It has been proven that the Mediterranean diet of our ancestors, has a number of health benefits, and Saint Louis University (SLU) has proved there are even benefits for getting the most out of your fitness training.
A study led by Professor of nutrition and dietetics Edward Weiss has confirmed that less than a week on the Mediterranean diet can improve endurance exercise performance.
The results, published in the Journal of the American College of Nutrition, revealed that certain foods in the diet are full of compounds that are linked to improved athletic performance.

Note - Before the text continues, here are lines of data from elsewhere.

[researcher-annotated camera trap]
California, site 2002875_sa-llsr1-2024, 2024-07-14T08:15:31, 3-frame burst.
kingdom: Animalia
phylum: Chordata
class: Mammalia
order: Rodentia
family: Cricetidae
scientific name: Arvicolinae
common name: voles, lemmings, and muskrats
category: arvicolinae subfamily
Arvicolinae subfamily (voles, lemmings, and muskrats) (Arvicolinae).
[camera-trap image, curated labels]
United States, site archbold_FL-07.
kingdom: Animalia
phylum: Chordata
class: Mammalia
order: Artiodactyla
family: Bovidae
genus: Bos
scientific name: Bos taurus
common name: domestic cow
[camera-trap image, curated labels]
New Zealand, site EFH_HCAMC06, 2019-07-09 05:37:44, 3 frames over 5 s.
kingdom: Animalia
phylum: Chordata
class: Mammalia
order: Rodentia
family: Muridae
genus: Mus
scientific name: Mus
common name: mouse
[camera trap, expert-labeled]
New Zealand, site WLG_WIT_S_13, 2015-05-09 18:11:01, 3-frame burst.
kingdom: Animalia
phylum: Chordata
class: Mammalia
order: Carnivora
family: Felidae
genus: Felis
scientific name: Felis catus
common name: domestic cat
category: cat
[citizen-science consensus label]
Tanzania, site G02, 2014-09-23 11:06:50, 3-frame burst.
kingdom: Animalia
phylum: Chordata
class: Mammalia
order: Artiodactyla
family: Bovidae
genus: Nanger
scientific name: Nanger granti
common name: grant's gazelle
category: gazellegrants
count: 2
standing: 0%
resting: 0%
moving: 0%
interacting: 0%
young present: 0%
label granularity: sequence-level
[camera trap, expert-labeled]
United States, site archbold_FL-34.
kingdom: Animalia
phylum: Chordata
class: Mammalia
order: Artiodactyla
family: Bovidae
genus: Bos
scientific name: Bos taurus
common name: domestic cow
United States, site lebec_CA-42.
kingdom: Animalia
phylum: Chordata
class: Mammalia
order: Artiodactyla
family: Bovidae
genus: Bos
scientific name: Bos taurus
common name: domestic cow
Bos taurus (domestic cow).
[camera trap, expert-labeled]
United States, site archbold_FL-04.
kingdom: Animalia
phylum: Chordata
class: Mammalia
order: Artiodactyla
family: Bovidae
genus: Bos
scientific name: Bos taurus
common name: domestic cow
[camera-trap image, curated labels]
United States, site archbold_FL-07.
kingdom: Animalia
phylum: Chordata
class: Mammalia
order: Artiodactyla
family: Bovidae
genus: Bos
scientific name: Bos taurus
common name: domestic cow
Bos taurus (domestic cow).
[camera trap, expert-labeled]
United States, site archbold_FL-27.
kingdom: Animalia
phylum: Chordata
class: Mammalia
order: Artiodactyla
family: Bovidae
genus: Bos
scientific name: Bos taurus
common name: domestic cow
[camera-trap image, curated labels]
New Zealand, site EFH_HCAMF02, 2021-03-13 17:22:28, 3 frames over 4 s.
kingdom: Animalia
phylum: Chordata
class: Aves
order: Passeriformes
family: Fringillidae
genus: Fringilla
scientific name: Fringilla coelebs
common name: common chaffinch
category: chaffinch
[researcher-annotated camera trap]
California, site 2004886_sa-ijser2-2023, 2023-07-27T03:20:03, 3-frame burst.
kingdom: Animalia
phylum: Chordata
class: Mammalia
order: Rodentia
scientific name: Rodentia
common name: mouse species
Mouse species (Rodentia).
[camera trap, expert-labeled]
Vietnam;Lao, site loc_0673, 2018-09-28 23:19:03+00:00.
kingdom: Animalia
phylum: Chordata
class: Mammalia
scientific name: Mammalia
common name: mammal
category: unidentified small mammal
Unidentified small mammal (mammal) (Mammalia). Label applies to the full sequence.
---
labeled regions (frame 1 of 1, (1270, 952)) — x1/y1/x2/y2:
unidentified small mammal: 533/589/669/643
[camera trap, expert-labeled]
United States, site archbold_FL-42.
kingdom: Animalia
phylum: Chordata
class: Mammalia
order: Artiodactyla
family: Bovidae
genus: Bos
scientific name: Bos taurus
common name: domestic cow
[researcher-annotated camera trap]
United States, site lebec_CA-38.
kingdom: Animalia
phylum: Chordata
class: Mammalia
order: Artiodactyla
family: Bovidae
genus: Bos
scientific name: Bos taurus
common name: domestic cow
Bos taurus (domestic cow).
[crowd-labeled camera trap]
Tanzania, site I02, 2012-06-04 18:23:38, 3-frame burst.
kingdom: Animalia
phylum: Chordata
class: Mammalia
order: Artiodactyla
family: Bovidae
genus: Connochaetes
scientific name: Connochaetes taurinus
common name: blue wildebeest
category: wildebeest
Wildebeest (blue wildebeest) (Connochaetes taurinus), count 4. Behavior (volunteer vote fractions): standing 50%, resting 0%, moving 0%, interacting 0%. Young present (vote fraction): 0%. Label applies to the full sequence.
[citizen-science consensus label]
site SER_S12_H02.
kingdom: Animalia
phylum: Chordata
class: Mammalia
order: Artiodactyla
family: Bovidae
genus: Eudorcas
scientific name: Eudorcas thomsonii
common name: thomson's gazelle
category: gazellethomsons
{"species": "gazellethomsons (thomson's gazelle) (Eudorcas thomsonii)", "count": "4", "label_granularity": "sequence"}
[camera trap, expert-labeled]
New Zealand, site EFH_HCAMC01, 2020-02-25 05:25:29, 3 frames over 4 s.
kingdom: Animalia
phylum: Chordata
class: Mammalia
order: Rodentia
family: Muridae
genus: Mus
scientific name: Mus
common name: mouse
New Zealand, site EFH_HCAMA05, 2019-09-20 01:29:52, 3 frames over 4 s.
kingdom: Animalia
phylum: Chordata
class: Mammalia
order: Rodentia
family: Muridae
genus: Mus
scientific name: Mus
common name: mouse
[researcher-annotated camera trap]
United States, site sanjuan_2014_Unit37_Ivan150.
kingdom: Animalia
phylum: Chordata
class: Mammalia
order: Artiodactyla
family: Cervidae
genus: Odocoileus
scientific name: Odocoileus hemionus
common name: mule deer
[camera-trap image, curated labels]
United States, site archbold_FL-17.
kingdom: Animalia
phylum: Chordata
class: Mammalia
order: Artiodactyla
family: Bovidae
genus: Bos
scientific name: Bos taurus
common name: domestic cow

“For example, dietary nitrates increase exercise performance in a single dose, and alkalinity from dietary alterations improves exercise performance as quickly as it changes urine pH — that is, within days,” Professor Weiss said.
The study involved 11 participants – fit men and women in their late 20s – who were place on either the Mediterranean diet (whole fruits and vegetables, nuts, olive oil and whole grains; avoidance of red and processed meats, dairy, trans and saturated fats and refined sugars) or a standard Western diet (low in fruit, vegetables and minimally processed oils; high in saturated fat, dairy, refined sugar, highly processed oils, sodium and processed food). After four days, they underwent a round of exercise tests including a five kilometre timed treadmill run, short yet intense cycling, vertical jumps, and hand grip strength test.
Participants then took a break from the experiment for approximately a week, and swapped diets for another four days and then underwent another round of the same exercise tests.
The results were clear: participants finished the five kilometre run six per cent faster on average after four days on the Mediterranean diet, despite similar heart rates and ratings of perceived exertion. However it is not exactly clear why there was no difference in their other test results.
One possibility is that foods in the Mediterranean diet acts on pathways that in the short-term benefit aerobic rather than anaerobic exercise.
Professor Weiss said the next step is to determine if long-term consumption of the Mediterranean diet would have even greater benefits, which he suspects it would.
“If nothing else, the acute effects would allow for greater training loads which would be expected to lead to greater long-term training adaptations,” he said.
Professor Weiss and the research team noted that participants’ regular diets generally leaned more towards the Western diet. One of the challenges during the course of the study was to ensure that those on the Mediterranean diet did in fact consume the required amount of fruit and vegetables, which is a higher dose than generally consumed.